Sedangkan dari novel OMDS, pesan ini diperoleh dari ketiga Anak Alam yakni Pambudi, Yudi, dan Pepeng. Ketiganya berasal dari keluarga miskin.
Bapaknya bekerja sebagai buruh di sebuah peternakan sapi. Ketiganya tetap berkemauan bersekolah walaupun hal ini mengharuskan mereka belajar sambil
bekerja untuk membiayai sekolahnya. Keterbatasan tidak menghambat langkah mereka dalam menggapai mimpi.

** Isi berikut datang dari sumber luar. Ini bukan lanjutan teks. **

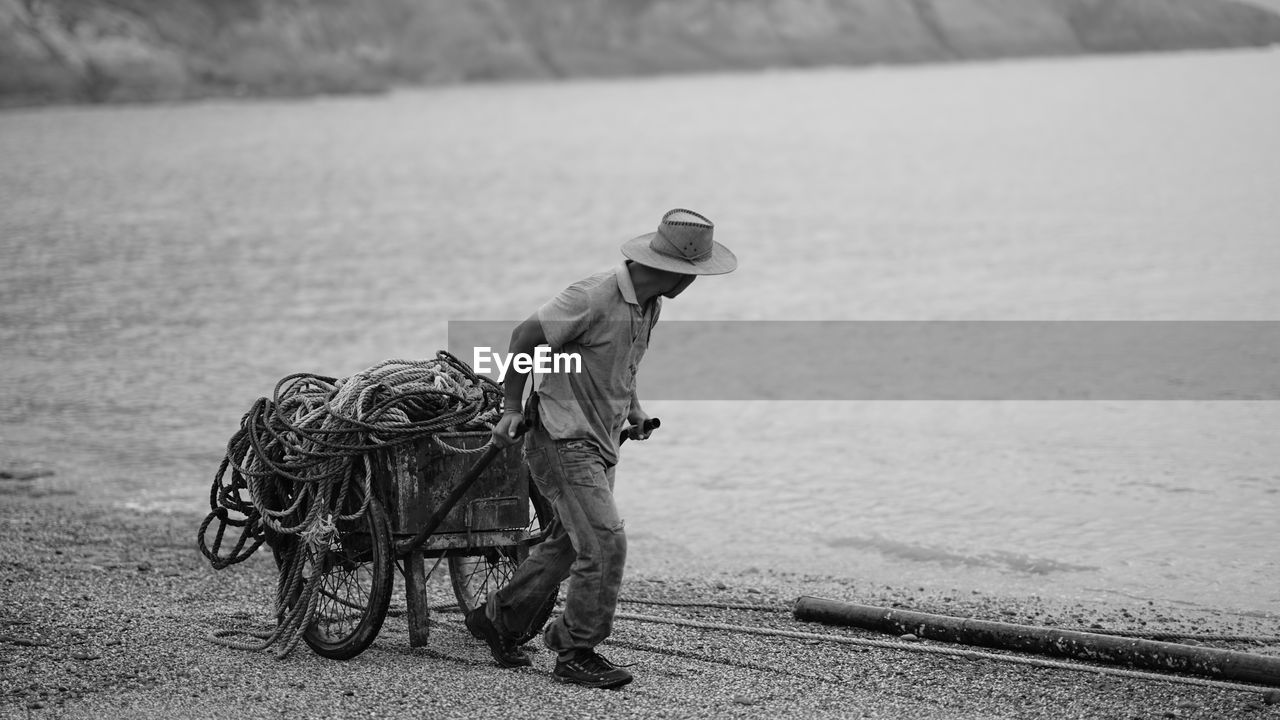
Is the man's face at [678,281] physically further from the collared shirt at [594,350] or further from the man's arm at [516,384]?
the man's arm at [516,384]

Alur novel LP dan OMDS mempunyai persamaan yaitu sama-sama menggunakan alur maju atau progresif. Plot ini dimulai dari tahap eksposition,
Inciting moment, ricing action, complication, climax, dan denouement. Pengarang menyusun peristiwa-peristiwa yang ada berdasarkan hubungan sebab-akibat
kausalitas. Pradopo dalam Suwardi Endraswara, 2003: 133 menyatakan prinsip
dasar intertekstualitas: “Karya hanya dapat dipahami maknanya secara utuh dalam kaitannya
dengan teks lain yang menjadi hipogram. Hipogram adalah karya sastra terdahulu yang dijadikan sandaran berkarya. Hipogram tersebut bisa
sangat halus dan juga sangat kentara. Dalam kaitan ini, sastrawan yang lahir berikut adalah reseptor dan transformator karya sebelumnya. Dengan
demikian, mereka selalu menciptakan karya asli, karena dalam mencipta selalu diolah dengan pandangannya sendiri, dengan horison dan atau
harapannya sendiri”.
Mengacu pendapat di atas, maka jelaslah sekarang bahwa LP merupakan sebuah karya hipogram, yaitu karya yang melatarbelakangi penciptaan karya
selanjutnya. Sementara itu, OMDS disebut dengan karya transformasi karena mentransformasikan teks-teks yang menjadi hipogramnya.